## Given text

# d.i.y cave



## ch4dg (Jul 24, 2008)

hi every one
heres a custom cave i made useing my usual method

shape the poly...









grout (i use black floor tile grout)









then paint i use a tech called dry brushing http://www.reptileforums.co.uk/forums/habitat/528429-how-do-dry-brushing-technique.html
1st...using a dark grey spray paint cover the whole thing
(sorry i forgot a pic)

2nd light grey..









3rd...white









hope you like: victory:

to see my custom ledges please click the link...http://www.reptileforums.co.uk/forums/habitat/693452-d-i-y-mag-naturals.html


----------



## em_40 (Sep 29, 2010)

I love these, youu make it look easy but mine a turn out weird un-natural shapes... I've learnt one thing, don't give hides a base, lol


----------



## s6t6nic6l (May 15, 2010)

you need your own tv show methinks :whistling2:

great projects and tutorials. a lesson for us all :notworthy:


----------



## GemmaPerks (Mar 8, 2010)

s6t6nic6l said:


> you need your own tv show methinks :whistling2:
> 
> great projects and tutorials. a lesson for us all :notworthy:



start a youtube channel


----------



## PESKY (May 25, 2010)

that looks really good actually im quite impressed at the paint job


----------



## ch4dg (Jul 24, 2008)

em_40 said:


> I love these, youu make it look easy but mine a turn out weird un-natural shapes... I've learnt one thing, don't give hides a base, lol


cheers:2thumb:,
sounds like you found out the hard way



s6t6nic6l said:


> you need your own tv show methinks :whistling2:
> 
> great projects and tutorials. a lesson for us all :notworthy:





GemmaPerks said:


> start a youtube channel


i'm camera too shy:blush: .......but i'll think about it



PESKY said:


> that looks really good actually im quite impressed at the paint job


 thanks : victory:


----------



## Feadern (Sep 15, 2010)

i agree! start a youtube channel  i would defo subscribe. you make some amazing stuff and would love to learn from someone who makes incredible and creative stuff  

let us know though if you do decide to create a channel!!!


----------



## Charlotte__ (Dec 26, 2010)

ch4dg said:


> cheers:2thumb:,
> sounds like you found out the hard way
> 
> 
> ...


Aim the camera at whatever your making instead :lol2:


----------



## ch4dg (Jul 24, 2008)

Feadern said:


> i agree! start a youtube channel  i would defo subscribe. you make some amazing stuff and would love to learn from someone who makes incredible and creative stuff
> 
> let us know though if you do decide to create a channel!!!


cheers : victory:



Charlotte__ said:


> Aim the camera at whatever your making instead :lol2:


um.....i might have to now, ain't I?


----------



## dinostore (Feb 23, 2011)

brilliant: victory: you gonna start selling these too? if so any details like prices sizes etc would be app


----------



## ch4dg (Jul 24, 2008)

dinostore said:


> brilliant: victory: you gonna start selling these too? if so any details like prices sizes etc would be app


thanks : victory:,

and not sure again(as said in othere post)depends on interest and they prob be made to order


----------



## dinostore (Feb 23, 2011)

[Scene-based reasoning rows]
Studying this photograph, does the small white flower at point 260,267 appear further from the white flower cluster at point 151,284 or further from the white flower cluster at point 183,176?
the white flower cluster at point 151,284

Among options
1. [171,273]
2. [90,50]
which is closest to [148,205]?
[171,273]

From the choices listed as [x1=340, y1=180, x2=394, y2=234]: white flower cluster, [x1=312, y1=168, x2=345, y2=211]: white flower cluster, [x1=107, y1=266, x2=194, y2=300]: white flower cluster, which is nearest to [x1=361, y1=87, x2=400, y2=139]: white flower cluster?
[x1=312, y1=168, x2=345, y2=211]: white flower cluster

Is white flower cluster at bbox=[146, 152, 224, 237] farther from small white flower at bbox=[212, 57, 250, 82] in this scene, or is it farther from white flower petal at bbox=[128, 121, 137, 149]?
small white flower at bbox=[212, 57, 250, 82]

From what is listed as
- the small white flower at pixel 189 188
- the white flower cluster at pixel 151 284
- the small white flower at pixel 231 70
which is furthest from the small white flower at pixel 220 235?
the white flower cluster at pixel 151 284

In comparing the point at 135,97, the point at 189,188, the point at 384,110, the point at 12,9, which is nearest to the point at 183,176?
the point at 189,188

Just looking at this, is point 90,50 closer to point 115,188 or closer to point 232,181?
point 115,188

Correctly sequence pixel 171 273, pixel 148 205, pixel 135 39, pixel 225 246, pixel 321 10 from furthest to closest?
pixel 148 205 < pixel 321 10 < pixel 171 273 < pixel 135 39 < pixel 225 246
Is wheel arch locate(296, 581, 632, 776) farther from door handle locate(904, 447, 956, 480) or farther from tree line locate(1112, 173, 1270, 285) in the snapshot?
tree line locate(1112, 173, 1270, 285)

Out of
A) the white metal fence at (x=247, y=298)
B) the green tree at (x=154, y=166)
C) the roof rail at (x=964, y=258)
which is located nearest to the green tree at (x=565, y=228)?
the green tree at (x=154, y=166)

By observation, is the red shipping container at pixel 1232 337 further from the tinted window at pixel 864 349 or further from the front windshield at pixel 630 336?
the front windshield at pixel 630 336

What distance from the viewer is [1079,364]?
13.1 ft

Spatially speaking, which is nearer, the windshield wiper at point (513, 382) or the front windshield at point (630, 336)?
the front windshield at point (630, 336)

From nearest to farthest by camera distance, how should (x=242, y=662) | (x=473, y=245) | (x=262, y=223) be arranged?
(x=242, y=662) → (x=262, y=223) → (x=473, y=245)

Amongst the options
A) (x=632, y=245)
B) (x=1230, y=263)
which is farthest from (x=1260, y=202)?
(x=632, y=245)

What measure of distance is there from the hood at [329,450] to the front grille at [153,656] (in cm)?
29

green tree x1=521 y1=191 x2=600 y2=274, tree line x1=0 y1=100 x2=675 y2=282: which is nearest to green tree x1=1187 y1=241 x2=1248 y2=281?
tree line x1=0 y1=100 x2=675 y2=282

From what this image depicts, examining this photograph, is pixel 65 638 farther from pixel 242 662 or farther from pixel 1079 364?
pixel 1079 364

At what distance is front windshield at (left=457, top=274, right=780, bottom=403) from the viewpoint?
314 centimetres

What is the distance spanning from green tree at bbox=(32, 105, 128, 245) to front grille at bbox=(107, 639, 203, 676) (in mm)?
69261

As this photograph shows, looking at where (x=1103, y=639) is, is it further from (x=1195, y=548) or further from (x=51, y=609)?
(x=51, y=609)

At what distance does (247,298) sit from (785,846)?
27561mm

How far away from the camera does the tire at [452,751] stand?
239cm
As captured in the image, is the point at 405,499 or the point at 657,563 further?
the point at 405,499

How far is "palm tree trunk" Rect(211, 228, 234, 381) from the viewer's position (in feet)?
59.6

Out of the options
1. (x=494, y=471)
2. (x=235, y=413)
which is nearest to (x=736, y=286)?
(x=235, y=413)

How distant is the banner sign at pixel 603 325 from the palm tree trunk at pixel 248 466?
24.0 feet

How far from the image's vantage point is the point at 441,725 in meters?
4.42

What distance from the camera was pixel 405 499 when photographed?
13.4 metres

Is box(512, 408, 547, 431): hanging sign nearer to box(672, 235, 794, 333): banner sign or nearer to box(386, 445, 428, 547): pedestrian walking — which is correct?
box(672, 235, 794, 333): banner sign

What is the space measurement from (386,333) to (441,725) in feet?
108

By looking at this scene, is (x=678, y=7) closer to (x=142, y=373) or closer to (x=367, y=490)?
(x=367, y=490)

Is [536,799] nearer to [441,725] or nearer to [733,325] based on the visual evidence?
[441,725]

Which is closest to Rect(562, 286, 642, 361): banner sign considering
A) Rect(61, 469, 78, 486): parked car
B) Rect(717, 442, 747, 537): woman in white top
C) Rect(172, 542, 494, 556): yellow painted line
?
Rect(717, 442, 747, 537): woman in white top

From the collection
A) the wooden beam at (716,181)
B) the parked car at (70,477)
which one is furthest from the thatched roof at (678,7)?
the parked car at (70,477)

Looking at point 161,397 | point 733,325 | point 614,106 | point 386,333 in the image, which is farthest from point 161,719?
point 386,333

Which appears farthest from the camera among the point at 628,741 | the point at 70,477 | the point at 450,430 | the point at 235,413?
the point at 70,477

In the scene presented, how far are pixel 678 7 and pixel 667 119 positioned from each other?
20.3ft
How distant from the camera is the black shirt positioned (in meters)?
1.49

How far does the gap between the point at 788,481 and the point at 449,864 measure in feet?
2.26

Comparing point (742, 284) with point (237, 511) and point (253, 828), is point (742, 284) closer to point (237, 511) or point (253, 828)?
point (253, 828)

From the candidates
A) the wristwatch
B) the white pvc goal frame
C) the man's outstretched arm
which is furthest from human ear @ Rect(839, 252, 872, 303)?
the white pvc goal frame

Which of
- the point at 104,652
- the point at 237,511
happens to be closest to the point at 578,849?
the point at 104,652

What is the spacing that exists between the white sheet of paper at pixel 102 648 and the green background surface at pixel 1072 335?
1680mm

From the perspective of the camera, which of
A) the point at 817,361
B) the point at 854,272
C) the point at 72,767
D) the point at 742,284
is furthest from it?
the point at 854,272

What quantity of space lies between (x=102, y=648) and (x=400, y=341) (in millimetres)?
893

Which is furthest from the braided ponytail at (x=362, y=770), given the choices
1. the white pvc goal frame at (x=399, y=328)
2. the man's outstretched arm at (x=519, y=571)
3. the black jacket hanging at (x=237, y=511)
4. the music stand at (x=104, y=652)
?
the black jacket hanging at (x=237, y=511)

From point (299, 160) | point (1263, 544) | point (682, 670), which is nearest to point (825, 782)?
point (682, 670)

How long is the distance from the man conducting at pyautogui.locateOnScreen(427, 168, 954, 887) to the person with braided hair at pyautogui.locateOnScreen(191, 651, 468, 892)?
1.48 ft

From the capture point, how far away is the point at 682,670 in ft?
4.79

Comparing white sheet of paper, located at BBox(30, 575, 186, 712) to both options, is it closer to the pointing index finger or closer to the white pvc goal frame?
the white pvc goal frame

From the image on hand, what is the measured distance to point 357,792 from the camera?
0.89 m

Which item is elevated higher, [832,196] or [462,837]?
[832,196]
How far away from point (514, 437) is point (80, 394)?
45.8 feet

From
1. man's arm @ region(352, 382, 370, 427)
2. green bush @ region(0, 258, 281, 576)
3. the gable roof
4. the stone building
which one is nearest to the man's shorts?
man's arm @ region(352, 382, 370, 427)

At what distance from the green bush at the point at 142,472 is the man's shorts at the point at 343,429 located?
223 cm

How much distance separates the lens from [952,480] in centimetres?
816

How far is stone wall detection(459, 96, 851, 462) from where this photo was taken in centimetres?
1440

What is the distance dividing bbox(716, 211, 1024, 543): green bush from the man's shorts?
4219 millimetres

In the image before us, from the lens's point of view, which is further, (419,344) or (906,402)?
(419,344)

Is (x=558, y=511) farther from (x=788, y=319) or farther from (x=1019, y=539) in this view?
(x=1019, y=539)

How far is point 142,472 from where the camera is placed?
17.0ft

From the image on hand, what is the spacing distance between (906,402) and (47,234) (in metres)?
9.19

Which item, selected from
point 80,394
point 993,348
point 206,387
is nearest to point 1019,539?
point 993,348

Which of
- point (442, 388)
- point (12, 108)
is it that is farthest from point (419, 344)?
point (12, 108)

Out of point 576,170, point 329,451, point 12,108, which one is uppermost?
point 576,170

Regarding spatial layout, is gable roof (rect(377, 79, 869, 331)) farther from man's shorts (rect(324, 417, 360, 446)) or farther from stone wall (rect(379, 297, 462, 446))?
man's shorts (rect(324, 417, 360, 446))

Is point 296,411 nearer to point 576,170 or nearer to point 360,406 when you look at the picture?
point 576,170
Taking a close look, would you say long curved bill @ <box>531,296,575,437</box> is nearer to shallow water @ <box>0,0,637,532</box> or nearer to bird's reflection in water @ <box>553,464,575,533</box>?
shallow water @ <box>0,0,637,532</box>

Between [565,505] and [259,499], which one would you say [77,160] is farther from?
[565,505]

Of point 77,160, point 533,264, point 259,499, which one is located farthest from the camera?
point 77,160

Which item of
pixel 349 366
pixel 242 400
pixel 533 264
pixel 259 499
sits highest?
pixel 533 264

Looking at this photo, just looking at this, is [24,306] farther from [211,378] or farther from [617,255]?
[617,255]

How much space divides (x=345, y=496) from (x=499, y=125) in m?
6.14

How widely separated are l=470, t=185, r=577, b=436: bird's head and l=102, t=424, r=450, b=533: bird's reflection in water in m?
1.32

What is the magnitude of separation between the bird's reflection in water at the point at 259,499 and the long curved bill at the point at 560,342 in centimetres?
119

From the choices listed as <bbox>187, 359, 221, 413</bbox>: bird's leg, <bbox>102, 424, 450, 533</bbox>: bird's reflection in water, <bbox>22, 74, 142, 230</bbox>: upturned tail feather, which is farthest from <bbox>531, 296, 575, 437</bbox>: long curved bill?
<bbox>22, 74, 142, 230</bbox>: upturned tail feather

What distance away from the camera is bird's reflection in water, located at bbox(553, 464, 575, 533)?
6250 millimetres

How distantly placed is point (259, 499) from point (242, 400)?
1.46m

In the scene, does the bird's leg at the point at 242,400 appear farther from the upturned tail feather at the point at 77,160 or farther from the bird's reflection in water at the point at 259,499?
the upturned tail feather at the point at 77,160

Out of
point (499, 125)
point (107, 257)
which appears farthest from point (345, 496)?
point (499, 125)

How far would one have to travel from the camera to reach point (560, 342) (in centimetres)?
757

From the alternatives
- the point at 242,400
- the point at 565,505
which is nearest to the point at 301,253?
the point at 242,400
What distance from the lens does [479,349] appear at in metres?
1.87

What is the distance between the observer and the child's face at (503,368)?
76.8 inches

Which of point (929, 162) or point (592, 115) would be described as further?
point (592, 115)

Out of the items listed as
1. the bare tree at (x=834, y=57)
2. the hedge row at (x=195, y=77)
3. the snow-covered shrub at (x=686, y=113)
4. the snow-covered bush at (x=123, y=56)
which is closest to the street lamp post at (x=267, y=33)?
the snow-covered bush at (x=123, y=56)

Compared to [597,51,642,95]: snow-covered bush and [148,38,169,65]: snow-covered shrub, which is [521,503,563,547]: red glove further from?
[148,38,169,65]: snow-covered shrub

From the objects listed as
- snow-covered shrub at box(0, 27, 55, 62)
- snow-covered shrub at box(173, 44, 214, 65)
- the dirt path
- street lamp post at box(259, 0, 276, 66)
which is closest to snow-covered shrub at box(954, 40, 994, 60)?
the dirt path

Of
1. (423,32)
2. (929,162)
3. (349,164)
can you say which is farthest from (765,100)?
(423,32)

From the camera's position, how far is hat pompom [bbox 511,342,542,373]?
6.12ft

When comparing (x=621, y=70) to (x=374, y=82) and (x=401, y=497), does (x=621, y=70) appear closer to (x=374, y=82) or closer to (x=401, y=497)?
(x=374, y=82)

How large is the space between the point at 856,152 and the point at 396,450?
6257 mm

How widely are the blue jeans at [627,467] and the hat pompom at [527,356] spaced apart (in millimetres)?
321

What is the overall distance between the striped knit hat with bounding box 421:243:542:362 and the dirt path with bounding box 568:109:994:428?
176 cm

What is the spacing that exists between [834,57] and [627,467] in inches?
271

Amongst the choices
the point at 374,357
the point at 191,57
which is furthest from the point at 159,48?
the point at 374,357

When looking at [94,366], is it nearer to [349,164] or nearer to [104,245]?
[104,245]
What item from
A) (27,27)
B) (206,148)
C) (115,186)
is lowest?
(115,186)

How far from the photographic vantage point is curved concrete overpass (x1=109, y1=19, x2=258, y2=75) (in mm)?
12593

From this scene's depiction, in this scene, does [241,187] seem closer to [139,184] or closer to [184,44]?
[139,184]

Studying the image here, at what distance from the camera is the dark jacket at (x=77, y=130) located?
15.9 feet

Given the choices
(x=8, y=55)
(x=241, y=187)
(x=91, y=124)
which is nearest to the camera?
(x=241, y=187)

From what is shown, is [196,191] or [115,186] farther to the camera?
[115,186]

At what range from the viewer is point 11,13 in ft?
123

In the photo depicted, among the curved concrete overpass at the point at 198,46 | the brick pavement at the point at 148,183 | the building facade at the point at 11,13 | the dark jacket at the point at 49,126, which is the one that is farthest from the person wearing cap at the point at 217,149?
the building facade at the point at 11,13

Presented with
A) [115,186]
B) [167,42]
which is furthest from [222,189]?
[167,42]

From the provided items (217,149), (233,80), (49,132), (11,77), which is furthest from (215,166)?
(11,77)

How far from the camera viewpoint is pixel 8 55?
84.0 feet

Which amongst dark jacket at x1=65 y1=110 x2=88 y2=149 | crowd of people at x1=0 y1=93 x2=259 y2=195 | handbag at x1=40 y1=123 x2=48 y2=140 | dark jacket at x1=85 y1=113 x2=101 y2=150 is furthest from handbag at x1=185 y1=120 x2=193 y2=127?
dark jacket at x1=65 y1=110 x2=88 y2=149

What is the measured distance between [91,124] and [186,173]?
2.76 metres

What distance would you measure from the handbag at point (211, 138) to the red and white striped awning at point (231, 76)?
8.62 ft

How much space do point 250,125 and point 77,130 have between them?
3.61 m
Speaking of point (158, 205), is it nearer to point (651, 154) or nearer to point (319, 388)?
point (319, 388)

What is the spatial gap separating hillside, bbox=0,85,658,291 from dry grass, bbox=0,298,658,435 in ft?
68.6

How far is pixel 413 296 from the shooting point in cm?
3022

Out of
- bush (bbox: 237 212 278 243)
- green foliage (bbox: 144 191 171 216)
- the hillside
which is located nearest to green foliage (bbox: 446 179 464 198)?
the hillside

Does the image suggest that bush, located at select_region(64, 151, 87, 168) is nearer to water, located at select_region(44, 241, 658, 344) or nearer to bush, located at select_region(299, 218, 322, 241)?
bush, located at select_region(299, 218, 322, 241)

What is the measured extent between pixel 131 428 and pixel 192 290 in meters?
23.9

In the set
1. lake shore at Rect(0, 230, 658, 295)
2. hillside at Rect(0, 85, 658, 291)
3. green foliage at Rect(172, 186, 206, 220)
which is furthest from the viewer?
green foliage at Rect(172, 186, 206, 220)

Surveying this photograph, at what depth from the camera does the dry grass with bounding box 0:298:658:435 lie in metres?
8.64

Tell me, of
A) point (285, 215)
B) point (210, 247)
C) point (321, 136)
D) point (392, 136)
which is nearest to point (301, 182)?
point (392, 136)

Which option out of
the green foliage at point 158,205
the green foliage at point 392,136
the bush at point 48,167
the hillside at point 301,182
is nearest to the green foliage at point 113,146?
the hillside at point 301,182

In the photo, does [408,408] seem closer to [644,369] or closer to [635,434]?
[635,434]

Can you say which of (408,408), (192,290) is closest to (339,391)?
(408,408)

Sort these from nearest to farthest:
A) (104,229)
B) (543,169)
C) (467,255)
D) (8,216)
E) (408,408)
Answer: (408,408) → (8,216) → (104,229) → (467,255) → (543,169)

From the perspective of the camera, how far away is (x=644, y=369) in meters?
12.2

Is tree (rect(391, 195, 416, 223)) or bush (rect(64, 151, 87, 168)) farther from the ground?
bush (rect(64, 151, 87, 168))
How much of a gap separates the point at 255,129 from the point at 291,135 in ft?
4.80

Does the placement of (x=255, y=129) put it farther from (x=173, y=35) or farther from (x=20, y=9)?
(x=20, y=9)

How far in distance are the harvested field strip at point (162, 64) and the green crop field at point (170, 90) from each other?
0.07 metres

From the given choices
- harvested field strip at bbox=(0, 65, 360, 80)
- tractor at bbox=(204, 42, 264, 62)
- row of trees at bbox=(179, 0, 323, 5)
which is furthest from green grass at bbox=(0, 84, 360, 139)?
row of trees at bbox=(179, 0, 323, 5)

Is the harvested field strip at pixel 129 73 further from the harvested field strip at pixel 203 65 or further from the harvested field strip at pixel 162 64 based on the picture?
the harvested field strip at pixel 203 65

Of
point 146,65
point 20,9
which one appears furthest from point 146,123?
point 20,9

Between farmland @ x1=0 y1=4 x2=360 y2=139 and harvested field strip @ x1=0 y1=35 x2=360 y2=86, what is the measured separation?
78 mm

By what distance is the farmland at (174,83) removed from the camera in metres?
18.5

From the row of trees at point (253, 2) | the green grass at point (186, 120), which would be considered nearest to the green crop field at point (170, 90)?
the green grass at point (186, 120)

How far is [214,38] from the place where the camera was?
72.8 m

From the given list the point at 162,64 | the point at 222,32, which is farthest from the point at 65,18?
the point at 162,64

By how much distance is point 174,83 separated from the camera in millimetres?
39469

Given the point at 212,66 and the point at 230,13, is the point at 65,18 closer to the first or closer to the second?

## What this task involves
Extend the forum thread about the homemade cave from the point where it stops.

## Response to the task
ch4dg said:


> thanks : victory:,
> 
> and not sure again(as said in othere post)depends on interest and they prob be made to order


cool, cant wait:2thumb:


----------



## ch4dg (Jul 24, 2008)

dinostore said:


> cool, cant wait:2thumb:


will pm you if i do


----------



## labmad (Sep 23, 2007)

is that like several pieces glued together? i never come across polystyrene think enough to carve something like that in one go 

PS - bloody great by the way :2thumb:


----------



## ch4dg (Jul 24, 2008)

labmad said:


> is that like several pieces glued together? i never come across polystyrene think enough to carve something like that in one go
> 
> PS - bloody great by the way :2thumb:


thanks,

and it was two pieces of 50mm poly(jablite) one on top the other : victory:


----------



## labmad (Sep 23, 2007)

ok cool, what glue do you use to keep together?

will get some stuff in at some point and have a go me thnks


----------



## ch4dg (Jul 24, 2008)

labmad said:


> ok cool, what glue do you use to keep together?
> 
> will get some stuff in at some point and have a go me thnks


i just use cheap branded 'no more nails' type stuff, some people call it liquid nails and can be found for about £1-£3.

i wouldnt use super glue as it corrisive and eats away at the poly,
and kithen sealent is waterproof so it makes the grout hard to stick too.
hope that helps: victory:


----------



## labmad (Sep 23, 2007)

Cheers matey


----------



## ch4dg (Jul 24, 2008)

labmad said:


> Cheers matey


no probs : victory:


----------



## ashbosh (Jun 23, 2007)

am i right in thinking you could make custom made water bowls this way?


----------



## ch4dg (Jul 24, 2008)

ashbosh said:


> am i right in thinking you could make custom made water bowls this way?


you can but you'll have to varnish it with sometype of pondsealent (G4 pond sealer is pretty decent stuff) as ordinary varnish aint made for 24/7 contact with water: victory:


----------



## ashbosh (Jun 23, 2007)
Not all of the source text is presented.